AVAILABLE RECORDS ->
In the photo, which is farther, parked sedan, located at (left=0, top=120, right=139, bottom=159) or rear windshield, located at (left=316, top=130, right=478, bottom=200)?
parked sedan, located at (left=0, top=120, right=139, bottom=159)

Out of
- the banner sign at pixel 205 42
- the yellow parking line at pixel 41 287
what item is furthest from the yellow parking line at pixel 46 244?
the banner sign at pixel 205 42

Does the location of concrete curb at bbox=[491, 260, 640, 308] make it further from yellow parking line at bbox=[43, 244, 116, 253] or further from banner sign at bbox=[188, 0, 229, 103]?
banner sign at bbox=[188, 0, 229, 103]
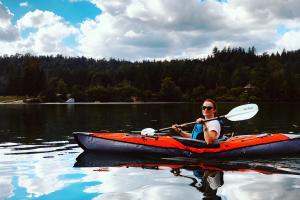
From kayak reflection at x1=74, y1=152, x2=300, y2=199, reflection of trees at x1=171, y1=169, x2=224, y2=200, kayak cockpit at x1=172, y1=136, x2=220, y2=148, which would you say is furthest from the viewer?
kayak cockpit at x1=172, y1=136, x2=220, y2=148

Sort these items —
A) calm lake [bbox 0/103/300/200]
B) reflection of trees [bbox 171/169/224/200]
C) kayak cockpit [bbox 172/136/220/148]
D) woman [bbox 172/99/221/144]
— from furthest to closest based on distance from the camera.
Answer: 1. kayak cockpit [bbox 172/136/220/148]
2. woman [bbox 172/99/221/144]
3. calm lake [bbox 0/103/300/200]
4. reflection of trees [bbox 171/169/224/200]

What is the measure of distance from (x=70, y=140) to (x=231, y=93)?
97013 millimetres

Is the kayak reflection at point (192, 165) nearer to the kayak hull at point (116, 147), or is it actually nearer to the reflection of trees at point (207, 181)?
the reflection of trees at point (207, 181)

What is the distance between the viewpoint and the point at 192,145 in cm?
1189

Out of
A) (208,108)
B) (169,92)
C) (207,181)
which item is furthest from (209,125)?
(169,92)

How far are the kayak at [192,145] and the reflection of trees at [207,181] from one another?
60.3 inches

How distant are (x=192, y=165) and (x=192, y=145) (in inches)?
35.8

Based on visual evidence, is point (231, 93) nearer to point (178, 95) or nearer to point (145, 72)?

WRITTEN PROBLEM -> Copy the data verbatim, starting at the line containing "Does the location" and ending at the line containing "4. reflection of trees [bbox 171/169/224/200]", with both of those lines included. Omit the pictures from your copy.

FULL RESPONSE ->
Does the location of concrete curb at bbox=[491, 260, 640, 308] make it further from yellow parking line at bbox=[43, 244, 116, 253] or further from banner sign at bbox=[188, 0, 229, 103]?
banner sign at bbox=[188, 0, 229, 103]
From kayak reflection at x1=74, y1=152, x2=300, y2=199, reflection of trees at x1=171, y1=169, x2=224, y2=200, kayak cockpit at x1=172, y1=136, x2=220, y2=148, which would you say is furthest from the viewer?
kayak cockpit at x1=172, y1=136, x2=220, y2=148

Sort these items —
A) calm lake [bbox 0/103/300/200]
B) reflection of trees [bbox 171/169/224/200]
C) kayak cockpit [bbox 172/136/220/148]
D) woman [bbox 172/99/221/144]
— from furthest to closest based on distance from the camera.
Answer: 1. kayak cockpit [bbox 172/136/220/148]
2. woman [bbox 172/99/221/144]
3. calm lake [bbox 0/103/300/200]
4. reflection of trees [bbox 171/169/224/200]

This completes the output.